At night, all they talked about was the election. Dan analyzed every word that came out of every candidate’s mouth. He sat no more than two feet from the TV, so that he wouldn’t miss a thing. “Did you hear that?” he asked, pointing at a face on TV. “Did you hear the tone she used when she said his name? Unbelievable.”
Shannon learned how to knit and sat on the couch twisting yarn into rows as Dan muttered to himself. “How can you knit at a time like this?” he asked her once. He looked at her like her yarn was the reason his Candidate was down in the polls.
Dan pored over newspapers, websites, and right-wing blogs to see what the opposition was saying. When Shannon asked him if he wanted to go out to dinner, he just shook his head no. They ate takeout in front of the TV almost every night. More and more often, she found him asleep on the couch in the morning, his computer propped up next to him and
CNN
chattering in the background. He’d wake up and rub his eyes, then immediately focus on the latest news. “I can’t believe I missed this,” he’d say. He’d turn up the volume. “Shannon, can you move?” he’d ask. “I can’t see the TV.”
Dan applied for every job the campaign had. “How much does this one pay?” Shannon asked once.
“Does it matter?” Dan asked. “You don’t get this. I would do it for free.”
“It would be kind of hard to pay rent then, wouldn’t it?” Shannon asked.
Dan walked away from her and turned on the TV, to
CNBC
. Shannon followed him into the room, but he didn’t look at her. “I was kidding,” she said. “God, don’t be so sensitive.”
“This matters to me,” Dan said.
“I know,” she said. “It matters to me too.” Dan raised his eyebrows but didn’t say anything more. Shannon sat down on the couch next to him and watched the wild-eyed political commentator scream. It was the blond man, the one who interrupted his guests and got on her nerves. “He spits when he gets excited,” she said. And then they watched the rest of the show in silence.
When Dan quit his job, Shannon was supportive. “It will be hard,” she said. “But if it’s important to you, it’s important to me.” She was pretty sure she meant what she said.
“I’ll be traveling a lot,” Dan said. “But it’s what I always wanted to do.”
“Of course,” Shannon said. She didn’t really know what she was agreeing to, but her answer made Dan happy.
Later, Shannon explained it to her friends. “It’s too good to pass up,” she said. “It’s the opportunity of a lifetime.”

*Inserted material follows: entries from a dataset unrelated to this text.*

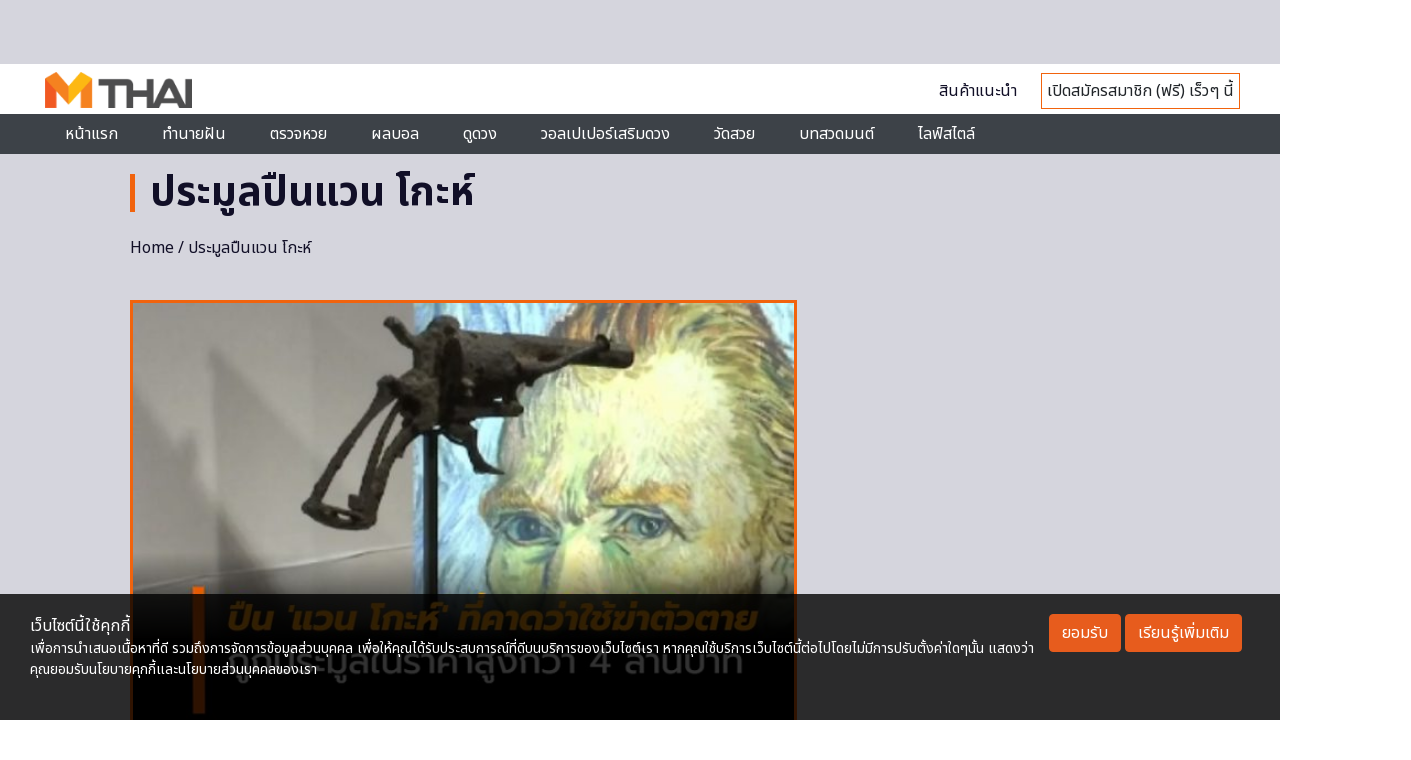

--- FILE ---
content_type: text/html; charset=utf-8
request_url: https://www.google.com/recaptcha/api2/aframe
body_size: 115
content:
<!DOCTYPE HTML><html><head><meta http-equiv="content-type" content="text/html; charset=UTF-8"></head><body><script nonce="B92mDa-ovwXF0znRcDb4zA">/** Anti-fraud and anti-abuse applications only. See google.com/recaptcha */ try{var clients={'sodar':'https://pagead2.googlesyndication.com/pagead/sodar?'};window.addEventListener("message",function(a){try{if(a.source===window.parent){var b=JSON.parse(a.data);var c=clients[b['id']];if(c){var d=document.createElement('img');d.src=c+b['params']+'&rc='+(localStorage.getItem("rc::a")?sessionStorage.getItem("rc::b"):"");window.document.body.appendChild(d);sessionStorage.setItem("rc::e",parseInt(sessionStorage.getItem("rc::e")||0)+1);localStorage.setItem("rc::h",'1769374018262');}}}catch(b){}});window.parent.postMessage("_grecaptcha_ready", "*");}catch(b){}</script></body></html>

--- FILE ---
content_type: application/javascript; charset=utf-8
request_url: https://fundingchoicesmessages.google.com/f/AGSKWxWDd0Uy3cIJez9-TxAJgHN_a8DxQATU7QYFUxaCTJDZuicMDcuJMGs3EKpbVb5bKCM0zx8rlUjlES0_zGo7qQtpJMsmB2b8bdhyFjKl7nh09ePYfhVUfnGwAj5LX3qg9rxjIzooI0v_CG-vkgJR4oqXHn6kKR0ZmQzDUyv-ouqgzQfj2ATPedvW7Uqs/_/bbad5./punder.js/nb/avanti._468x120..homad.
body_size: -1290
content:
window['0d9ac66c-794d-4a5b-9478-90f1214da12c'] = true;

“Well, you knew this about him when you met him,” Mary said. “I guess this doesn’t come as a huge surprise.”
“It just sucks for you,” Lauren said.
“Yep,” Shannon said. “Yep, it really does.”
At first, Shannon still saw Dan about once a week. Then his trips started to overlap with each other and he didn’t seem to have time to come home in between. Soon, he was flying from stop to stop with barely enough time to call her and tell her where he was going. Shannon realized that if she wanted to see him, she’d have to go to him. And that’s what she did.
Shannon shivered in New Hampshire while Dan arranged an outdoor rally. She attended a fund-raiser in Chicago and then took a bus to Iowa and painted campaign signs in a high school, while a snowstorm raged outside and Dan worried that the old people wouldn’t be able to drive to the school. Shannon painted poster boards red, white, and blue. She painted the Candidate’s name in fancy block letters, and made signs that said “Davenport for Change.” She painted “Hope” over and over again, so many times that the letters started to look funny and the word lost its meaning.